** EXTRACT PROVIDED follows **

PS: Caveats for this post - 1: obviously some attention should be paid to the superfans - they are the holy grail if they're word-of-mouth advocates for libraries but don't actually work in them, so ought to be treated with utmost respect. But they don't need a whole lot of marketing to. 2: Similarly, I do think we should engage the actively hostile - wherever possible using the same media they use to attack libraries - but only to rebuff their offensives, not to try and market the hell out of them till they 'come round' and love us and our buildings... 3: Regular patrons are nearer the top of the curve than the bottom - this is because I'm talking specifically about marketing and advocacy resources, rather than resources per se - of course we should prioritise our existing patrons most highly of all.

I'm off on holiday for a bit now, so see you on the other side.

the CILIP Manifesto is a good step forward

CILIP has launched its new Manifesto - six priorities for the next government. You can view details of it on CILIP's website, or click here to download the whole thing - it's only a 4 page PDF. A picture of CILIP's Manifesto

The six priorities are

1. Make school libraries statutory

2. Promote and protect the rights of users within copyright law

3. Build a successful knowledge economy

4. Preserve the UK's digital cultural heritage

5. Fund and enable the effective co-ordination of health information

6. Develop a set of library entitlements for public library users

Leaving aside the colour of the thing, I like this a lot. It is short, to the point, clearly laid out, and with basic information you can take in at a glance and more in-depth stuff too if you have time to read it. Here's a quote:

"A copy of every book published in the UK is deposited at the British Library and, by request, at other national deposit libraries.This is not so with audio-visual or digital material and much unique material has already been lost. There are eight million websites in the UK domain but, for example, no contemporary web records exist for the death of Princess Diana or the unveiling of the Angel of the North."

It makes its point well, highlights the dichotomy of the traditional perceived role of the library and the one we actually have to serve now, and gives a solid and tangible example of what failings need to be addressed.

All six priorities are important, and the chances are one or more of them is relevant to either your work or your other professional activities - for me, the whole Preserve the UK's digital cultural heritage business is fundamental to the LIFE-SHARE Project.

I like that there is are instructions and suggestions on how to use the document for lobbying and advocacy, including an email template to write to your MP, and details of how to go about contacting your local media. This is what a public and national library body should be doing - empowering its members to act, and providing the tools and the guidance to help them do so.

** End of EXTRACT PROVIDED **

EXERCISE REQUIREMENTS: Copy the blog post between "PS: Caveats for" and "highly of all.", inclusive, substituting "devoted fans" for "superfans". The material after this blog post isn't needed.

** INFORMATION GIVEN follows **

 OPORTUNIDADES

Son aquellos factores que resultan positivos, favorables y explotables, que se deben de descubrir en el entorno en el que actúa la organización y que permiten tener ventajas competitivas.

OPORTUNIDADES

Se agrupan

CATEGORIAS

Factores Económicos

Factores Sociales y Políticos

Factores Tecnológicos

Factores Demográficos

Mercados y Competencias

** End of INFORMATION GIVEN **

RESULT OF THIS EXERCISE:
PS: Caveats for this post - 1: obviously some attention should be paid to the devoted fans - they are the holy grail if they're word-of-mouth advocates for libraries but don't actually work in them, so ought to be treated with utmost respect. But they don't need a whole lot of marketing to. 2: Similarly, I do think we should engage the actively hostile - wherever possible using the same media they use to attack libraries - but only to rebuff their offensives, not to try and market the hell out of them till they 'come round' and love us and our buildings... 3: Regular patrons are nearer the top of the curve than the bottom - this is because I'm talking specifically about marketing and advocacy resources, rather than resources per se - of course we should prioritise our existing patrons most highly of all.